Nutrient Competition: A New Axis of Tumor Immunosuppression

Abstract

It is thought that cancer cells engage in Warburg metabolism to meet intrinsic biosynthetic requirements of cell growth and proliferation. Papers by Chang et al. and Ho et al. show that Warburg metabolism enables tumor cells to restrict glucose availability to T cells, suppressing anti-tumor immunity.
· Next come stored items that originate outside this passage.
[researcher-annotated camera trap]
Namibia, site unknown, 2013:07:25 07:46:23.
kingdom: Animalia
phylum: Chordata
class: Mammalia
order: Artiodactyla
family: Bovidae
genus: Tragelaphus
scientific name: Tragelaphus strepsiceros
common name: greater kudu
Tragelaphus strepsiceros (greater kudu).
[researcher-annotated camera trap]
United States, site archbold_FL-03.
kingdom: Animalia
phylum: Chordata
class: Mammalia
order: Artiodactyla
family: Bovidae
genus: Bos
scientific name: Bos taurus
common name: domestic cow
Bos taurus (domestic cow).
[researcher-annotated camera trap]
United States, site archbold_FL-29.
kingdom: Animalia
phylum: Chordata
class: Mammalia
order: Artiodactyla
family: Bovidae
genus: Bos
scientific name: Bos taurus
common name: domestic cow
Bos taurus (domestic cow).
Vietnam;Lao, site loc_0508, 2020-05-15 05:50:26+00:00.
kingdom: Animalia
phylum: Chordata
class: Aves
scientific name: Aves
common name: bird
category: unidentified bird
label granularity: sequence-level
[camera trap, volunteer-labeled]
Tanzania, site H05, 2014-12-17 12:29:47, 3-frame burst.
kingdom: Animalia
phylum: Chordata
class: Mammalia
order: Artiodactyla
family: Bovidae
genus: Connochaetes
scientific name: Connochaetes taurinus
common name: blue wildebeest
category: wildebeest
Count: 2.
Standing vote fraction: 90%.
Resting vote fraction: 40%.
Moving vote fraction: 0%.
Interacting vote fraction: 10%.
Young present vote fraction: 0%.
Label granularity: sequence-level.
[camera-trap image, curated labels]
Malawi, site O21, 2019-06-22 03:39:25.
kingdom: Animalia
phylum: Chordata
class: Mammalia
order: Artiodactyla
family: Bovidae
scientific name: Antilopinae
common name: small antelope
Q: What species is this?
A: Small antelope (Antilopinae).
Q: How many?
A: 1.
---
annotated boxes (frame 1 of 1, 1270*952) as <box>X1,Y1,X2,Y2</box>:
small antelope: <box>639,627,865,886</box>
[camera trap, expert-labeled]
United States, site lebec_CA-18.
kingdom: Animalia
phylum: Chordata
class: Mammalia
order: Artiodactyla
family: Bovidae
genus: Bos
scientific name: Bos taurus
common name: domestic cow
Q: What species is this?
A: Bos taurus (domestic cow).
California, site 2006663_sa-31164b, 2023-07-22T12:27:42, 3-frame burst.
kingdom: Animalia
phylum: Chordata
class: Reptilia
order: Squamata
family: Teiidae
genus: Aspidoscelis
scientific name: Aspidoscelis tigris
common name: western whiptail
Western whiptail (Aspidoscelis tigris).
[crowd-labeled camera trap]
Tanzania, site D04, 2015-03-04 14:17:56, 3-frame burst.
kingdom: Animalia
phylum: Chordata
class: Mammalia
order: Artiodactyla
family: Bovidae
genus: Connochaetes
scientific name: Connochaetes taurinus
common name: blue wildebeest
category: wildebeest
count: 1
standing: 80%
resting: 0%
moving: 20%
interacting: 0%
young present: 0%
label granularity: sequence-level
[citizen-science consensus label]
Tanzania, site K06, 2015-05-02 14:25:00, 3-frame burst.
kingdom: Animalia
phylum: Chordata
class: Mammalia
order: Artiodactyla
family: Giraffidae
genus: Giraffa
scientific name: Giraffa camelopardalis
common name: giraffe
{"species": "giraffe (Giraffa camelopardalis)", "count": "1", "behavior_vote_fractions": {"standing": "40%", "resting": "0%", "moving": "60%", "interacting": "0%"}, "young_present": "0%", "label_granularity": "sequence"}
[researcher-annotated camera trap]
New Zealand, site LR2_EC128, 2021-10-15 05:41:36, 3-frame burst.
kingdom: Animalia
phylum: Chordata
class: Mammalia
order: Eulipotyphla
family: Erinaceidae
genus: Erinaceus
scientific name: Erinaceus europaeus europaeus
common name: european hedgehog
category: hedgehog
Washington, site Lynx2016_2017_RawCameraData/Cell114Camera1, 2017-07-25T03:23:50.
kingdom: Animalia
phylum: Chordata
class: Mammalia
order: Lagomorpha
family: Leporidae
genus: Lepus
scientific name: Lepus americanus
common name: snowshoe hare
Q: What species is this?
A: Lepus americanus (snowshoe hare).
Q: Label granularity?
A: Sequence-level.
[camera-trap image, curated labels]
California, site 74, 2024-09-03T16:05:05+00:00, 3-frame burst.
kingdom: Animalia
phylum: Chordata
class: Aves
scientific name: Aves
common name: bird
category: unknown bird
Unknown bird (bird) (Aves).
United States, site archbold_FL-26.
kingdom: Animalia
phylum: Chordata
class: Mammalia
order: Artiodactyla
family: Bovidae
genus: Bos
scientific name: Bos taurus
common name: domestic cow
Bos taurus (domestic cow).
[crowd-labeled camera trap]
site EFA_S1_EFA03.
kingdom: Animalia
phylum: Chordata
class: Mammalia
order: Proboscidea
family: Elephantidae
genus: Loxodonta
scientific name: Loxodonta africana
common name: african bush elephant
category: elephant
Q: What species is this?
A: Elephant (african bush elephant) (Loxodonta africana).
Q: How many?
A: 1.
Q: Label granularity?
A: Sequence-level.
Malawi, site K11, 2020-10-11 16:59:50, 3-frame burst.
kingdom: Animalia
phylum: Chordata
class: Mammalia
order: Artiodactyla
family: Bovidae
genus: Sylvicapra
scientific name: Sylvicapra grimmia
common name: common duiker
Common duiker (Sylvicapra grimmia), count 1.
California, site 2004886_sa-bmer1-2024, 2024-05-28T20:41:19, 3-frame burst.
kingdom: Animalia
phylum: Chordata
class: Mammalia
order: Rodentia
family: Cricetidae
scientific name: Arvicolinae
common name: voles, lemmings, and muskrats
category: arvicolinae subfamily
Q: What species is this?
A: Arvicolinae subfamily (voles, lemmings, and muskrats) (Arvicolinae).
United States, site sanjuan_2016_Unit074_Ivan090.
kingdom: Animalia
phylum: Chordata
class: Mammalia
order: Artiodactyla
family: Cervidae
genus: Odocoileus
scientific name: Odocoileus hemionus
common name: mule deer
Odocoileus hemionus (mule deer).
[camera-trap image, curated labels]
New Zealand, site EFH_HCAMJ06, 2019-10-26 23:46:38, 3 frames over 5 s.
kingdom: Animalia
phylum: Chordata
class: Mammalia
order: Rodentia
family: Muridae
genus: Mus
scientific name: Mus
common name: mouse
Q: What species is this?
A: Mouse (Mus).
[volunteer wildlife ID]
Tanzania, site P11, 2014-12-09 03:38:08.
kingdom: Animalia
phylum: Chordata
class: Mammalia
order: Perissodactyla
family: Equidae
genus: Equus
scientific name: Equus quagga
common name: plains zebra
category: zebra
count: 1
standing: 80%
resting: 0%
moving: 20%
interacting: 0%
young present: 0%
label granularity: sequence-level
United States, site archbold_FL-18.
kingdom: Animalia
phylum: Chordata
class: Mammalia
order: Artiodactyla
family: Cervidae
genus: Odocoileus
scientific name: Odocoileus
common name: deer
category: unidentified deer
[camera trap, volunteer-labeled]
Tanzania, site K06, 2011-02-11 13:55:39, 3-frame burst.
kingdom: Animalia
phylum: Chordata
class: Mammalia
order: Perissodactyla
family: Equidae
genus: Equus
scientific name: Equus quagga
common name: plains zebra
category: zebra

Figure 1.. Nutrient Competition between Tumor Cells and T Cells Controls Immune Function within Tumors

Schematic depicting glucose metabolism and cellular signaling In highly glycolytic progressor tumors and repressor tumors undergoing therapy. In the progressor tumor (left), constitutive activation of the Akt/mTOR pathway by PD-L1 expressed on tumor cells causes high levels of tumor cell glycolysis and absorption of extracellular glucose. Decreased extracellular glucose levels causes impaired glycolysis in T cells, wherein depletion of the glycolytic metabolite PEP causes unrestrained SERCA activity, sequestration of cytoplasmic Ca2⁺ into the ER and impairment of TCR-induced Ca2⁺ flux and effector function. In the regressor tumor (right), therapeutic anti-PD-L1 antibodies bind to PD-L1 causing its endocytosis and inactivation. Loss of constitutive PD-L1 signaling leads to decreased activation of the Akt-mTOR pathway decreased tumor cell glycolysis and increased extracellular glucose concentrations. Increased extracellular glucose drives T cell glycolysis, replenishing PEP levels, inhibiting SERCA-dependent sequestration of cytoplasmic Ca2⁺ and promoting TCR-induced Ca2⁺ flux and anti-tumor effector functions. Alternatively, constitutive overexpression of PCK1 in adoptively transferred T cells increases availability of PEP leading to inhibition of SERCA, increased anti-tumor effector function and tumor regression.